How to Run a Successful Restaurant
Starting or taking over a restaurant is an exciting entrepreneurial adventure, but it sure comes with a few challenges. If you’re a new restaurant startup, it might feel like you’re ages away from creating a successful business. It might seem like instead of being flooded with new customers, you’re struggling to build a steady revenue. But don’t get too discouraged because there are things you can do to ensure you’re on the right track. This article is designed to help restaurant owners better understand how to establish and run a successful restaurant business in their most volatile stage (during the first 1-3 years).
Restaurant Business Fundamentals
Every business – no matter what it sells – needs to be able to set itself apart from its competition and attract enough of the right customers to become profitable. That might seem simple, but it isn’t always easy. It usually takes more than a ‘build it and they’ll come’ philosophy to grow a successful business. Here are a handful of basics to help benchmark yourself against competitors in your industry and ensure you have the fundamentals covered:
Define your USP
You and your customers should know what makes you different. You need to tell them why they should spend their hard-earned money on your restaurant and not go somewhere else. And they need to know within the first few minutes of learning about your business. Being able to quickly and effectively communicate your unique selling proposition (USP) is the pinnacle of your marketing strategy. If you don’t already know what makes your restaurant special, ask yourself these questions:
▪ What value can your business offer that others can’t?
▪ What cuisine will you serve? Will it be a single cuisine restaurant or fusion type?
▪ Will your menu be simple, focusing on a signature dish, or will you have an extensive menu with a wide variety of foods? (Keep in mind that the less you have on your menu, the more you can specialise in the items you do offer)▪ Does your interior decoration stand out from competitors? Is your restaurant themed?
Identify the Ideal customer
No matter how hard you try – some people will love your restaurant more than others. Don’t waste your precious resources trying to cater to everyone: find the people who will like your restaurant and ignore the rest. This will also help make your marketing more effective. It will ensure you’re talking to the right people in their language, on their platforms, and about stuff they care about. Aspects of customers that you should take into consideration when trying to figure out the ideal customer’s profile are things like interests, demographic, location, life stage, values, etc.
Determine your channels
There are a variety of ways to market to new customers. Three main overarching channels include online, offline and on-site. You will probably have a variety of all three but should focus mostly on the platforms that are giving you the most return on investment. Be where your people are. If your audience isn’t on Facebook, then you shouldn’t be either. Instead, look into other platforms like Pinterest or Instagram. Don’t be afraid to test out different marketing ideas and constantly re-evaluate your marketing to make it as successful as possible. Remember that no matter how you market, you should have one voice, one brand, and one message throughout. Your customers should be able to recognise your advertising no matter where they see it. Having an omnichannel strategy like this will help customers remember you when it’s time to eat or plan a get-together with friends because they’ll have had more encounters with the same advertising.
Obtain a Restaurant Licence
It should probably go without saying, but you need to be legally compliant before opening your restaurant. What might not seem so obvious though is what certificates, permits and licences you need to be compliant. This can vary state-to-state and be based on what your restaurant offers. In Melbourne, all restaurants need to prepare a Food Safety Program and nominate a food safety supervisor before they can even register, and you need a Certificate of Registration to comply with Food Act 1984. If you’re serving alcohol, you will also need to have a liquor licence. Visit your local council or government’s website to get a full check list of requirements and any associated fees.

Object detection data

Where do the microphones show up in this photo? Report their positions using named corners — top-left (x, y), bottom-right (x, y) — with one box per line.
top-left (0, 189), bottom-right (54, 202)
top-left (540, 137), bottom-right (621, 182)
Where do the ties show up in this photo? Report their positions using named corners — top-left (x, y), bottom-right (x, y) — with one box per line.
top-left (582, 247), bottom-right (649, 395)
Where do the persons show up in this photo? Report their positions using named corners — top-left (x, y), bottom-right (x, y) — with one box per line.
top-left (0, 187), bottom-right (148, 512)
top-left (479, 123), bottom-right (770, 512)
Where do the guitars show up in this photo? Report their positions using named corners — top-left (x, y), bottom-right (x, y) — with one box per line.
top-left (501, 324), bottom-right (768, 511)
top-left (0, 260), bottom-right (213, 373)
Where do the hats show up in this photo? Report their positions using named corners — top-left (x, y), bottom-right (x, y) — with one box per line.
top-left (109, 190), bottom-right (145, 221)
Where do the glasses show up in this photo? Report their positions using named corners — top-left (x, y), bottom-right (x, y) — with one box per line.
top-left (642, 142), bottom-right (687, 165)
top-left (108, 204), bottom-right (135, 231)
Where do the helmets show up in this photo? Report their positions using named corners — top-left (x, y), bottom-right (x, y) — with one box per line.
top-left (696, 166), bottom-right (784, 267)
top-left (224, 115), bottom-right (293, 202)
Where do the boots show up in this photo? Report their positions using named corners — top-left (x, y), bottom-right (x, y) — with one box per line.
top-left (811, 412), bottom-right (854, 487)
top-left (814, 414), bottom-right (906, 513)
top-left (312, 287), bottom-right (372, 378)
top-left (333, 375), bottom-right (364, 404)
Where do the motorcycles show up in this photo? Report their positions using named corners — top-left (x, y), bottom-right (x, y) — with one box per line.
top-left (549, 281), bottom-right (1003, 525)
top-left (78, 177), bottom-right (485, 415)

Stated task 1
Reproduce word for word the part of the restaurant article starting with "Identify the Ideal" and going on through "stage, values, etc.".
Stated task 2
How would the restaurant article go on after its last sentence? Write the next part.
The data plays no part in this work.

Written answer 1
Identify the Ideal customer
No matter how hard you try – some people will love your restaurant more than others. Don’t waste your precious resources trying to cater to everyone: find the people who will like your restaurant and ignore the rest. This will also help make your marketing more effective. It will ensure you’re talking to the right people in their language, on their platforms, and about stuff they care about. Aspects of customers that you should take into consideration when trying to figure out the ideal customer’s profile are things like interests, demographic, location, life stage, values, etc.

Written answer 2
Choose a Location
It’s a big commitment to sign a lease, so make sure the location ticks off all the important boxes. A few parameters to consider are:
o Competition in the area – are there established restaurants that already service your potential customers? Do these existing restaurants serve a similar cuisine or is there a gap for you to fill?
o High foot traffic – is it easy for people to stumble upon your restaurant, or is it on a side street that is hard to see from the main road? If it isn’t on the ground floor, is there good signage for people to see your location within the building?
o Rent – is the market rate affordable for your budget? You can ask nearby stores and consult with other property agents to get an idea of prices.
o Proximity to ideal customers – if you’re targeting professionals after work, then be by their offices. If you’re looking to appeal to families then be by residential areas or shopping centres.
o Interior space – how many tables and seats can you fit in the space? Where will the kitchen be located?
o Utilities – will there be bathrooms? If they’re outside your store, can you guarantee they’ll be clean?
Invest in your equipment
Having the right equipment will set you and your employees up with the ability to create the best food, service and experience possible for your customers. The shopping list can add up quickly though, making it seem impossible to be able to afford everything. Luckily, there are equipment finance loans that allow business owners to have everything they need from day one.
Everything your customers see and encounter such as the POS system, computers and cash registers need to be up-to-date and user-friendly. Your furniture, decorations and music system need to be enjoyable. Your kitchen and bar equipment (if you serve alcohol) needs to be reliable. Don’t cut corners on anything that adds to your customer experience.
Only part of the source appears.